O coordenador do Núcleo Especializado de Assistência e Defesa ao Preso (Nadep), Guilherme Vilela, e o defensor público Daniel Felício estiveram na Casa de Prisão Provisória de Paraíso (CPP) para verificar a situação dos presos. Os detentos reclamaram que as roupas haviam sido recolhidas e também que não estavam recebendo visitas dos familiares, após princípio de rebelião na unidade.


Familiares buscaram atendimento na Defensoria Pública por não conseguirem contato com os detentos e nem as reais condições do local, isso devido o ocorrido no dia 10 deste mês, quando colchões foram queimados e parte de algumas celas danificadas.

O responsável pela Unidade Prisional informou aos Defensores Públicos que não houve confrontos, os presos foram deslocados para a área do banho de sol, e que os policiais presentes fizeram o serviço apenas de contenção e preventivo de fugas.

Em relação às vestimentas, ainda quando da presença da equipe da Defensoria Pública, o diretor da unidade se dispôs a entregar as que não foram queimadas e ainda trabalhar numa escala para que as visitas possam ser realizadas.

“A vistoria foi motivada pela incomunicabilidade entre os assistidos e seus familiares após o princípio de rebelião em que foram queimados colchões e roupas.
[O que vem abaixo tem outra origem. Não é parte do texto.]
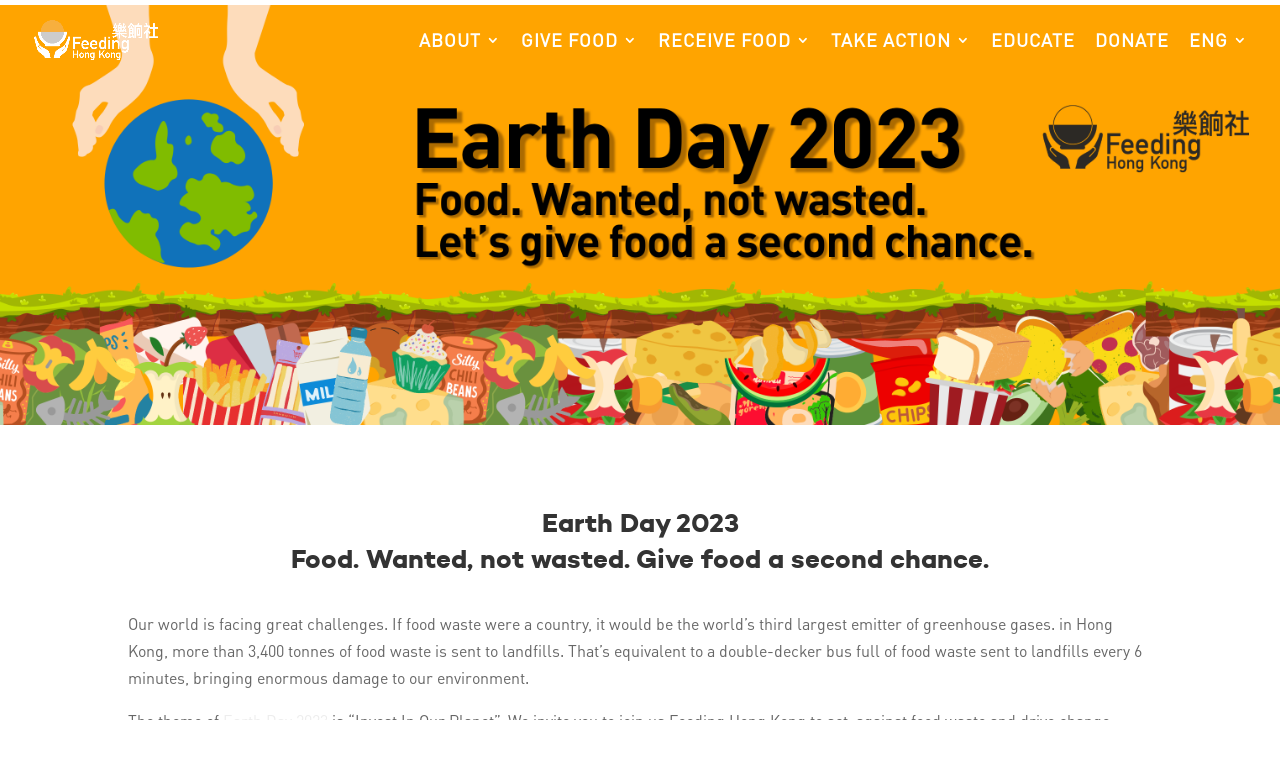

--- FILE ---
content_type: text/css; charset=UTF-8
request_url: https://feedinghk.org/wp-content/themes/feed-hk/style.css?ver=4.27.4
body_size: 1200
content:
/*
Theme Name: Feeding Hong Kong
Theme URI: http://www.elegantthemes.com/gallery/divi/
Template: Divi
Author: TRC
Author URI: http://www.trcuk.com
Description: Smart. Flexible. Beautiful. Divi is the most powerful theme in our collection. Child theme for Feeding Hong Kong
Tags: responsive-layout,one-column,two-columns,three-columns,four-columns,left-sidebar,right-sidebar,custom-background,custom-colors,featured-images,full-width-template,post-formats,rtl-language-support,theme-options,threaded-comments,translation-ready
Version: 4.0.20200505
Updated: 20200505 09:57 

*/

@font-face { 
font-family: 'Din OT';
src: url('fonts/dinot.otf');
}

@font-face {
    font-family: 'camptonbold';
    src: url('fonts/campton-bold-webfont.eot');
    src: url('fonts/campton-bold-webfont.eot?#iefix') format('embedded-opentype'),
         url('fonts/campton-bold-webfont.woff2') format('woff2'),
         url('fonts/campton-bold-webfont.woff') format('woff'),
         url('fonts/campton-bold-webfont.ttf') format('truetype'),
         url('fonts/campton-bold-webfont.svg#camptonbold') format('svg');
    font-weight: normal;
    font-style: normal;
}

h1, h2, h3, h4, h5 { 
   font-family: 'camptonbold';
} 


#top-menu-nav {
	font-family: 'Din OT';
	text-transform: uppercase;
	color: #fff;
	}

body {
	font-family: 'Din OT';
}	

p {
	font-family: 'Din OT';
}	

.et_pb_button a:after {
	margin-top: -3px !important;
}

/* *** Divi Custom CSS */
.woocommerce ul.products li.product a img, .woocommerce-page ul.products li.product a img {
  height: 300px;
}

.category #main-header, .single-post #main-header {
    background-color: black;
}

.widget_nav_menu {
    margin-bottom: 0 !important;
}

#footer-logo-miele {
    padding-top: 0;
}

#footer-text-powered-by {
	margin-bottom: 0;
}

/* *** End Divi custom CSS */

/* *** Top navigation */
#et-top-navigation {
    float: right;
}

#nav_menu-2, #nav_menu-3, #nav_menu-4
{
	text-align: left !important;
	line-height: 15px;
}

/* Highlight the donate button */
#top-menu-nav #top-menu #menu-item-249 a, #top-menu-nav #top-menu #menu-item-1184 a  {
   	border: 2px solid #fff;
    padding: 10px;
    border-radius: 5px;
}

/* Top secondary menu header (language select) to align with donate button */
#top-header .container {
    padding-top: 30px;
}

/* Orange hamburger menu icon */
.mobile_menu_bar::before {
	color: #F9B02D;
}

/* Media queries to help look and feel on tablet */
@media all and (min-width:981px) and (max-width:1404px) {

    #top-menu li {
        padding-right: 16px
    }
    
    #top-menu > li:last-child {
        padding-left: 0em;
    }
}

/* Position cart icon correctly */

#et-top-navigation .et-cart-info {
margin: 8px 0 0 22px !important;
}

/* *** End Top navigation */

/* Change left blurbs to have larger images */
.et_pb_blurb_position_left .et_pb_main_blurb_image {
  width: 88px;
}

.et_pb_blurb_position_left .et_pb_blurb_container {
    padding-left: 0px;
}

/* End Change left blurbs to have larger images */

/* What We Do */
@media (max-width: 414px) {
	.et_pb_section.et_pb_section_4 {
    	background-size: cover !important;
	}
	.et_pb_section_6 {
		padding-top: unset !important;
    	padding-bottom: unset !important;
	}
}

/* End What We Do */

/* Section 4 Give Food Page */
@media (max-width: 415px) {
	.et_pb_section_4 {
		padding-top: 70px !important;
		padding-bottom: 0px !important;
	}
}
/* End Section 4 Give Food Page */

/* Volunteer tabs  selected is bold*/
.et_pb_tab_active a {
    font-weight: bold !important;
}

/* End Volunteer tabs */

/* Footer Nav */
.et_pb_bg_layout_light .et_pb_widget li a {
	color: #000;
		word-spacing: 1px;
}

.et_pb_bg_layout_light .et_pb_widget li a:hover {
	color: #0071bc;
}

.et_pb_widget_area_left {
	border-right: none;
}

.footer-menu-widget {
    padding-right: 0px;
}

/* Override Footer menu headers */
.et_pb_text_14 h3, .et_pb_text_15 h3,  .et_pb_text_16 h3 {
	text-align: left !important;
}

/* Override Footer menu list alignment 
	NB only first and second for some reason */

.et_pb_sidebar_0.et_pb_widget_area li,  .et_pb_sidebar_1.et_pb_widget_area li {
	text-align: left !important;
}

/* *** End Footer Nav *** */

/* Subscribe Newsletter Section in Footer */
.et_pb_newsletter {
	padding: 0px;
}

.et_pb_newsletter_description h2 {
	color: #0071bc;
    text-align: center;
    padding-bottom: 0;
}

.et_pb_newsletter_form p.et_pb_newsletter_field {
	padding-bottom: 0em;
    margin-bottom: 10px
}

.et_pb_newsletter_field {
	border: 1px solid #ccc;
}

.et_pb_button {
	line-height: 25px !important;
}

.et_pb_button:after {
	color: #fff;
}

.et_pb_button:after, .et_pb_button:before {
	display: none;
}

.et_pb_newsletter_form input[type=text], .et_pb_newsletter_form p.et_pb_newsletter_field input[type=text] {
	padding: 10px !important;
}

.et_pb_newsletter_button_text {
	color: #fff;
	text-transform: uppercase;
}
/* End Subscribe Newsletter Section in Footer */

/* Search results page custom styles */
#main-content-search {
	padding-top: 56px;
}
#main-content-search h1 {
	margin-bottom: 26px;
}
/* End Search results page custom styles */

/* Give Food form recaptcha alignment */
.give-food-form-recaptcha {
  margin-left: 15px !important;
}

/* Make sure main menu has a black background, e.g. for projects 
   20210622 NB limited to .single-project to keep main menu translucent */

.single-project #main-header {
    background-color: black;
}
A direção da casa de prisão provisória justifica que houve a suspensão da visitação em virtude dos danos causados em algumas celas, mas, assim que concluídas as obras emergenciais, as visitam serão restabelecidas”, disse Guilherme Vilela.

Em entrevista com os assistidos, acrescentou Vilela, constatou-se a reclamação de falta de roupas. “Todos relataram que foi preciso ficar de cuecas por dois dias assim que debelado o princípio de rebelião. Após, foram entregues poucas roupas aos presos, mas no momento da inspeção eles relataram que usavam a mesma bermuda e camiseta por quatro dias, pois não dispunham de outras peças de roupas”, destacou.

Ainda de acordo com o coordenador do Nadep é oportuno apontar que a Casa de Prisão Provisória de Paraíso não fornece uniformes para os assistidos e por esse motivo, a direção do estabelecimento autorizou que os familiares dos poderiam levar roupas na unidade penal no período de segunda a sexta-feira. Como muitos detentos não dispõem de familiares na localidade, contam com a solidariedade de colegas de cela para que dividam as poucas roupas que recebem.

Omissão Estatal

Por fim, a equipe da Defensoria Pública fez o registro da insuficiência de colchões e redes para todos os detentos dormirem, bem como de kits de higiene (sabonete, papel higiênico, desodorantes em creme, escova e creme dental). No entanto, esta omissão estatal tem sido uma constante em todo o Estado do Tocantins, fato este que motivou no lançamento de uma campanha pela Defensoria Pública visando à arrecadação de kits de higiene (condição necessária à inscrição no II Seminário do Tribunal do Júri) que serão entregues as mulheres encarceradas.

Capacidade

Na CPP de Paraíso são nove celas masculinas e a capacidade é para 50 presos, atualmente estão no local 124, outros 32 foram transferidos provisoriamente para outras unidades prisionais até que a reforma do local seja concluída.